Sermon for the Epiphany, 6th January 2010 — 2 Comments

  1. I had never thought about why it was 6th January! In primary school we were told that the gap was to emphasise the fact that Jesus was about two before the Magi arrived, but why 6th and not some other date?

    I dug out my 1930s copy of ‘Liturgy and Worship’ by Lowther-Clarke et al, and got the following:

    “Christmas and Epiphany. These are the two characteristic feasts of the Incarnation, in West and East. The dates go back to immemorial antiquity. Dec. 25 was significant as the winter solstice. It was celebrated as the birthday of Mithras and of Sol Invictus. In the form of the feast Kikellia it can be traced at Alexandria back to 239 B.C. A parallel festival at Alexandria on January 6 celebrated the birthday of Osiris. Two thousand years before Christ a reformed Calendar was introduced; at chat time the winter solstice fell on January 6 of the Julian Calendar. By the fourth century B.C., owing to the inaccuracy of the Calendar, the solstice was on December 25. It is thought that a Hellenistic festival may have been introduced soon after the founding of Alexandria, by the side of the national Egyptian festival which adhered to the traditional date. The feast of the Dedication (I Macc. iv. 56; John x. 22) was on Chislev (approx­imately December 25). The winter solstice was therefore marked out by immemorial usage as appropriate for a religious feast.

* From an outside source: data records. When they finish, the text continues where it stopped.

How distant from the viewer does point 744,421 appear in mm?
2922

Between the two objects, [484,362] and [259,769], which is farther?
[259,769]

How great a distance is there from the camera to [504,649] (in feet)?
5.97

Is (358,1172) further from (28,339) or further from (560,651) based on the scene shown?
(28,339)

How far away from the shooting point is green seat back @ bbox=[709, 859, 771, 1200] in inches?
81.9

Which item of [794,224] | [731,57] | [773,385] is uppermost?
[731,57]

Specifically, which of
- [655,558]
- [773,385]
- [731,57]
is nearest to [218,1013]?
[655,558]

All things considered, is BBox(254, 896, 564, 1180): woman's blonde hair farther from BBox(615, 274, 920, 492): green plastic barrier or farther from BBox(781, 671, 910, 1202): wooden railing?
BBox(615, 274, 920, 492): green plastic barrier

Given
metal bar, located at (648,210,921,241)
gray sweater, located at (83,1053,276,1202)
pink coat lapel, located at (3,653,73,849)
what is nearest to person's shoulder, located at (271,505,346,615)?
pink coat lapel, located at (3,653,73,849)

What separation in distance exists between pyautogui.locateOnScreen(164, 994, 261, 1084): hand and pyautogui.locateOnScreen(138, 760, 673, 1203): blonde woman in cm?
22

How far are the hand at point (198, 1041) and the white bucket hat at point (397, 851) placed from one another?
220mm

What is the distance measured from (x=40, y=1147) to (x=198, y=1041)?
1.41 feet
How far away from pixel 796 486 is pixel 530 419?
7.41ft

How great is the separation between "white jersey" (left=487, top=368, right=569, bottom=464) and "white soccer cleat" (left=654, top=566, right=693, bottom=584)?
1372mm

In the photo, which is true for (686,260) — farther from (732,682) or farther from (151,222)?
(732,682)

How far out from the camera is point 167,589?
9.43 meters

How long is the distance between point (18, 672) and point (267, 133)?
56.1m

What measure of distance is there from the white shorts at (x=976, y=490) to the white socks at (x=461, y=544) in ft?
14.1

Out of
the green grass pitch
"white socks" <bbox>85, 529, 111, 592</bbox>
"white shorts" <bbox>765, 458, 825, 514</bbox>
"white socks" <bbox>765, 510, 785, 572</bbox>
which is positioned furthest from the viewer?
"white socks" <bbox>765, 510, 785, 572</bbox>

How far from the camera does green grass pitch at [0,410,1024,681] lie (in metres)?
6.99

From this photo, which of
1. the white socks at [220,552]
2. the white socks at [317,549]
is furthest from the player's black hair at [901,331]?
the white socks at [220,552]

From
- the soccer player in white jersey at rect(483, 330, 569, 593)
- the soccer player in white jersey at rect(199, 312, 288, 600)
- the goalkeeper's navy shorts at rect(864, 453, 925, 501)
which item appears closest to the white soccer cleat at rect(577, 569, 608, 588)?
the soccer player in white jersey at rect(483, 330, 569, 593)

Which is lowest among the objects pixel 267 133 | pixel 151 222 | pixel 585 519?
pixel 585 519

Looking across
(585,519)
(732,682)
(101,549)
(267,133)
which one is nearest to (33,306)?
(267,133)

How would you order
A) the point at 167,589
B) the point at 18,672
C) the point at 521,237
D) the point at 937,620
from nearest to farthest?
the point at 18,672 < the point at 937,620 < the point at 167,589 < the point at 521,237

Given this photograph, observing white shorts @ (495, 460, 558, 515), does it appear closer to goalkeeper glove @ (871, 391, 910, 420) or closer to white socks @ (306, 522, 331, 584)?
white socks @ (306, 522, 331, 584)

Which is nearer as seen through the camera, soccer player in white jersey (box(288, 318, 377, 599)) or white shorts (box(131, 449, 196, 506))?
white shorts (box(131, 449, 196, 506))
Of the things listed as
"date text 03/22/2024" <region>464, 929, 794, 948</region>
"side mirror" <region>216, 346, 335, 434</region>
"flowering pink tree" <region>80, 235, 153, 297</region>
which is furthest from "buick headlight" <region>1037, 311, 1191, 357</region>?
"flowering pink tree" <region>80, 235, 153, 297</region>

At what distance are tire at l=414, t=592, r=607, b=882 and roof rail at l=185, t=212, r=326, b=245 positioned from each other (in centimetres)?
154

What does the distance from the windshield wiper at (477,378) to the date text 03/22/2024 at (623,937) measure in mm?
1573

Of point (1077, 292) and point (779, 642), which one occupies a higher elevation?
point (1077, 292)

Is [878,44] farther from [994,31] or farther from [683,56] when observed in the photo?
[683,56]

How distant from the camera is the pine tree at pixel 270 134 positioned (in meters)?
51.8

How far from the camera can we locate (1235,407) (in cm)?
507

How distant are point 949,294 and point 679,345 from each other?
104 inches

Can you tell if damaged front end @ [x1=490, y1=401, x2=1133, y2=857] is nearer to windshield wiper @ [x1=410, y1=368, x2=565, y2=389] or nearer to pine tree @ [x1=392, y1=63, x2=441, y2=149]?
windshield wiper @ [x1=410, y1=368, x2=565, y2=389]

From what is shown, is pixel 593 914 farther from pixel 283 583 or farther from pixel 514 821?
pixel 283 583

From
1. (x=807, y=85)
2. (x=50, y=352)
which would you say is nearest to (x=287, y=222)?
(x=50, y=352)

    The earliest evidence for Epiphany is in Clement of Alexandria, who tells us (Strom., i. 2 I) that the followers of Basilides spent the night of January 5/6 as a vigil and the day itself as a festival of our Lord’s baptism. This fits in with the conception of Baptism as illumination, and with the pagan celebration of the day as the birthday of a god. By about 300 Epiphany had established itself among the orthodox of the East. It was the festival both of the birth and of the baptism of our Lord, as Cassian tells us. The traditional association of the day with the marriage feast at Cana may be connected with the feast of Dionysus, identified with Osiris and also with Aeon, on January 5/6, our Lord being thought of as giving the true wine in contrast with the falsehoods of paganism.

    Epiphany reached the West in the second half of the fourth century, perhaps appearing in Gaul first. Augustine at the beginning of the fifth century says it is observed throughout the world, except by the Donatists. For a time at Rome it seems to have competed with December 25 for the place of honour. The difficulty was solved by making January 6 pre-eminently a commemoration of the visit of the Magi, a peculiarly Western meaning of the feast”.

    So 6th January seems to be about supplanting Osiris!